■ **Objective**: Update the material starting with the line containing "What is the magnitude" and going on through the end, replacing "lavender field" with "purple flower field" and leaving everything else unchanged. Give back only those lines, without the pictures.

+++

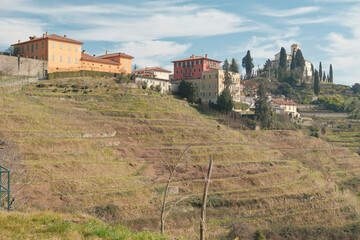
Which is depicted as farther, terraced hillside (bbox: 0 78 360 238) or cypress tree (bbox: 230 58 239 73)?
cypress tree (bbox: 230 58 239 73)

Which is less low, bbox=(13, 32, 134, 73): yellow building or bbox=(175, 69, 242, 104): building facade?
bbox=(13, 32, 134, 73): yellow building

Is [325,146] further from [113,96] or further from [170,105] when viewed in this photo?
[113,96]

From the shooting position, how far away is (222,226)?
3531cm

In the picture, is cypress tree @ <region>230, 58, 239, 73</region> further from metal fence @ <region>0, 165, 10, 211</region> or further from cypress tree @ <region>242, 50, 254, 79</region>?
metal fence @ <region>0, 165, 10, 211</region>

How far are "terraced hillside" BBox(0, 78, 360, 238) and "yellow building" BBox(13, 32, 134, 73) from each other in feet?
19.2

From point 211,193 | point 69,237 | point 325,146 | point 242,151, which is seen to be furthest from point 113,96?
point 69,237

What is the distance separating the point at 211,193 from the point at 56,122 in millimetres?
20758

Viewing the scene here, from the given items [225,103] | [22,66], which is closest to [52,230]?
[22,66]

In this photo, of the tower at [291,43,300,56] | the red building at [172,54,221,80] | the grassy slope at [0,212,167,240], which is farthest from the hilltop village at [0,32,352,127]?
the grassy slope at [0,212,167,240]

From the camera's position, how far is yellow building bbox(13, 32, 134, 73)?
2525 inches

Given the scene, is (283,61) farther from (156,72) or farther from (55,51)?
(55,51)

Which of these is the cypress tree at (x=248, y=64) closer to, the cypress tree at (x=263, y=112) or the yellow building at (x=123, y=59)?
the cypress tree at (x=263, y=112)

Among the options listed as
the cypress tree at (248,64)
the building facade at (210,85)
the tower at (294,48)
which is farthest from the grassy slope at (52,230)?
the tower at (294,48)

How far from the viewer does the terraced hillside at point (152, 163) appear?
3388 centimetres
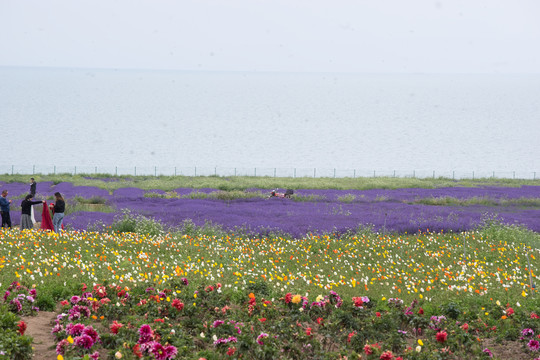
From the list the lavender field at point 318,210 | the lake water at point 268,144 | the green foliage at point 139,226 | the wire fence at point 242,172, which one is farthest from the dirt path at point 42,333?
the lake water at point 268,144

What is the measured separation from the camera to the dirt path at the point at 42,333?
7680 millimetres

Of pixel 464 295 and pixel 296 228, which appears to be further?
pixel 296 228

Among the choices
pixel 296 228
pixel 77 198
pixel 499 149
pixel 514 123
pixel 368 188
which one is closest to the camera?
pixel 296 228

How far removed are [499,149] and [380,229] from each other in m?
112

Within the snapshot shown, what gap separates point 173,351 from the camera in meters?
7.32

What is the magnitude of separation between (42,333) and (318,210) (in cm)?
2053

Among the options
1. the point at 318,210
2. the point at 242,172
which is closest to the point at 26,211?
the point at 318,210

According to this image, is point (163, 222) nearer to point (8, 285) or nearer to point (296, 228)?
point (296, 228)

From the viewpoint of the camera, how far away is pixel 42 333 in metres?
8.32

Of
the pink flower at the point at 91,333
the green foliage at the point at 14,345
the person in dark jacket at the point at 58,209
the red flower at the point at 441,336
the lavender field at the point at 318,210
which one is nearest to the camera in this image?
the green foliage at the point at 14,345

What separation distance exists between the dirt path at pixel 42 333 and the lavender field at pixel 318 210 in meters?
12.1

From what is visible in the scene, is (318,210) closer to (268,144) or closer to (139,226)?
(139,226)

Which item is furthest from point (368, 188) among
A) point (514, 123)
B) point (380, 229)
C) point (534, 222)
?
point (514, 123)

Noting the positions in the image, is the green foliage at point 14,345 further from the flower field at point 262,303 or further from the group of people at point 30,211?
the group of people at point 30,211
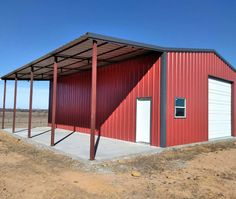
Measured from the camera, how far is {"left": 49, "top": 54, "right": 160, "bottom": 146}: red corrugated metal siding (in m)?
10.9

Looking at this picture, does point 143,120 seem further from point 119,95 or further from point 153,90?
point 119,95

+++

■ **Expected output**:
What is the magnitude of separation between (42,333) and (318,210) (in cm)?
2053

Among the options
1. the point at 318,210
2. the point at 242,172
which is closest to the point at 26,211?
the point at 318,210

According to this image, is point (163, 222) nearer to point (8, 285) or nearer to point (296, 228)?
point (296, 228)

From the viewpoint of the camera, how far away is pixel 42 333 in metres?
8.32

Of
the pink flower at the point at 91,333
the green foliage at the point at 14,345
the person in dark jacket at the point at 58,209
the red flower at the point at 441,336
the purple flower field at the point at 318,210
which one is nearest to the camera in this image?
the green foliage at the point at 14,345

What separation distance exists between the dirt path at pixel 42 333 and the purple flower field at pixel 318 210 in meters?
12.1

From what is visible in the scene, is (318,210) closer to (268,144) or closer to (139,226)?
(139,226)

Which item is furthest from point (368, 188) among
A) point (514, 123)
B) point (380, 229)
C) point (534, 222)
?
point (514, 123)

Noting the positions in the image, is the green foliage at point 14,345 further from the flower field at point 262,303 or further from the group of people at point 30,211?
the group of people at point 30,211
Measured from the camera, how far is {"left": 49, "top": 54, "right": 160, "bottom": 146}: red corrugated metal siding (in m)?
10.9

Looking at this picture, does point 143,120 seem further from point 119,95 or further from point 153,90?
point 119,95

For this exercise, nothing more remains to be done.